本当ならこんなやつすぐにでも変えてしまいたい。

だがそうするとスケジュールに大きな遅れが生まれてしまう。

別に最高の実践訓練を作り上げろとは言わないから最低限やれればそれでいい。


「……わかりました、シンシア王女はこのグループに入って頂くとしましょう」


そう言ってデーブが指さしたのはクラスメイトの女子たちのグループ。

全員が平民だが剣術試験は上位だ。

まあ納得はいかないけどこれくらいで妥協してやろう。


はぁ……本当に不安だ……


◇◆◇


「あの男は一体何がしたいんだろうね」


放課後、班分けが書かれた紙を前にローレンスがおもむろに口を開く。

周りには俺とシンシア王女とヴィクター王子だけで他に人の気配は無かった。


「わからないな。
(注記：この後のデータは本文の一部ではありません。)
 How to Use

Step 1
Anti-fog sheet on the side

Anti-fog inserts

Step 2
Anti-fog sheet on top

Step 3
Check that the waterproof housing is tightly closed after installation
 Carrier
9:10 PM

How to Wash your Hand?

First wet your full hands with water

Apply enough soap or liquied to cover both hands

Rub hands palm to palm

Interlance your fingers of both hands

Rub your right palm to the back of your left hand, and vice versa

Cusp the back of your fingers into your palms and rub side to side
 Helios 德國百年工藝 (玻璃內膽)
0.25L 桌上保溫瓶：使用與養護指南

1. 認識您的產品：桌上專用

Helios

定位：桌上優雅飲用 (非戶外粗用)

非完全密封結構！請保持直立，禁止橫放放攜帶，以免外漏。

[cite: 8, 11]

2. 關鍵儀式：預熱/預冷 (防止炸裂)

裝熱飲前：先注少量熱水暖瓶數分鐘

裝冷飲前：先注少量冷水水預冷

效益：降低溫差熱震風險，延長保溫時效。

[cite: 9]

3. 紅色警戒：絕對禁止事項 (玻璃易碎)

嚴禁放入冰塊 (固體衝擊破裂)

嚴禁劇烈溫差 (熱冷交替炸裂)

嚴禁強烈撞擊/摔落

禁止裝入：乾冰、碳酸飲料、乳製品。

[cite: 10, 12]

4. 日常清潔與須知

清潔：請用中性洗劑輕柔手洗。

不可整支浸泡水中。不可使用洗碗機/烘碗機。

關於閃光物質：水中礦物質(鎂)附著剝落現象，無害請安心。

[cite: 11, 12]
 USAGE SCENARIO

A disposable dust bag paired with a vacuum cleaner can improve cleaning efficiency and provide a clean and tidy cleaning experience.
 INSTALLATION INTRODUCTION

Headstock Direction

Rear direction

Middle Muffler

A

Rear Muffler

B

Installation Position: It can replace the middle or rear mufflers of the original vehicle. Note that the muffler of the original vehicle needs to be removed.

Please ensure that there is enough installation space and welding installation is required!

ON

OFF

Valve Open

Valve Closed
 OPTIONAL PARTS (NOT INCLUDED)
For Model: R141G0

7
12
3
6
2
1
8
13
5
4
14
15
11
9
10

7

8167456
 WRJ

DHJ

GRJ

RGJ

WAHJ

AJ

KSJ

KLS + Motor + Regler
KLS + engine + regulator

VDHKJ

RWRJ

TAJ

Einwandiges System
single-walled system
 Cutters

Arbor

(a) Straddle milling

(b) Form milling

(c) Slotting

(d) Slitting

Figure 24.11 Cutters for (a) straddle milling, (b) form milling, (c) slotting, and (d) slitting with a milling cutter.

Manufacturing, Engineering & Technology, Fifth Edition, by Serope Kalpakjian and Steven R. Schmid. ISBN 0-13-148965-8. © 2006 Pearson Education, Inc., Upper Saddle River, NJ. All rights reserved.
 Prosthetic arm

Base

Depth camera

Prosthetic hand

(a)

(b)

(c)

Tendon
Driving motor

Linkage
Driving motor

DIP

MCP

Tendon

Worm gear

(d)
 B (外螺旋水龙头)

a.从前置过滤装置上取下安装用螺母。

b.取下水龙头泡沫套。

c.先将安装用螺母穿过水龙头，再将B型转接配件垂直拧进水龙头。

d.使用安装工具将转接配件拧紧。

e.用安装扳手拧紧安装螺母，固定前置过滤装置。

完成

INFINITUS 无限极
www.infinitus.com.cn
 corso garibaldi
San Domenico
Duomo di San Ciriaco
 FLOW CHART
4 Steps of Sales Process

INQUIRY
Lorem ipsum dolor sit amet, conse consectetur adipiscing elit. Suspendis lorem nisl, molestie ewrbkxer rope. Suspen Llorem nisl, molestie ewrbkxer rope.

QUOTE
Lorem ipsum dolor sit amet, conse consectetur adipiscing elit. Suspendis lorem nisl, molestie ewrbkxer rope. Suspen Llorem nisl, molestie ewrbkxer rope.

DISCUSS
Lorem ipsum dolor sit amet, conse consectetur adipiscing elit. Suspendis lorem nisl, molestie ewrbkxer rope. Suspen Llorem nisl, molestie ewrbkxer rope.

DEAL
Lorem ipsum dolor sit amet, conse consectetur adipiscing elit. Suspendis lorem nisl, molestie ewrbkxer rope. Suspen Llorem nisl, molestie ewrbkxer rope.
シンシア王女が狙いだったとしてもあまりにもわかり易すぎる。というか疑ってくれと言っているようなものだ。あの班分けになんの意味があったんだ?」


「モーン伯がはかりごとが得意だという話は聞いたことが無いな」


「ええ。私も聞いたことがありません」


王族二人組も首をかしげる。

何か手を打とうとしていることは間違いない。

でも何が真の狙いなのかさっぱり出てこない。

シンシア王女に意識を引き付けたということはシンシア王女は陽動の可能性が高い。

ならば何が狙いなんだとという話だがトンデモ展開過ぎて誰からも候補すら出ないのはこれが初めてだ。


「僕とジェラルト、そして殿下が同じ班なのも意図があるのかな?」


成績順だとしてもヴィクター王子の剣の成績はそこまで良いわけではないのでこの組み合わせにはならないはずだ。

しかも護衛は聞いたこともない無名騎士。

暗殺なのか?と聞きたくなるがこんなにもわかりやすい暗殺なんてありえない。


「……正直こんなことは言いたくないが、当日は気を付けろとしか言いようがないな。準備を怠らないようにするぞ」


「「「はい」」」


俺達は不安を抱えつつ首を縦に振る。

戦場とはそういうものだ。

相手がどう出てくるかわからないなりに最善を尽くし勝利を掴み取る。

この国の盾たるドレイク家の跡を継ぐならばこのくらい何事も無かったかのように乗り越えくちゃな。



しかしこのときの俺達は全員が大きく見誤っていたのである。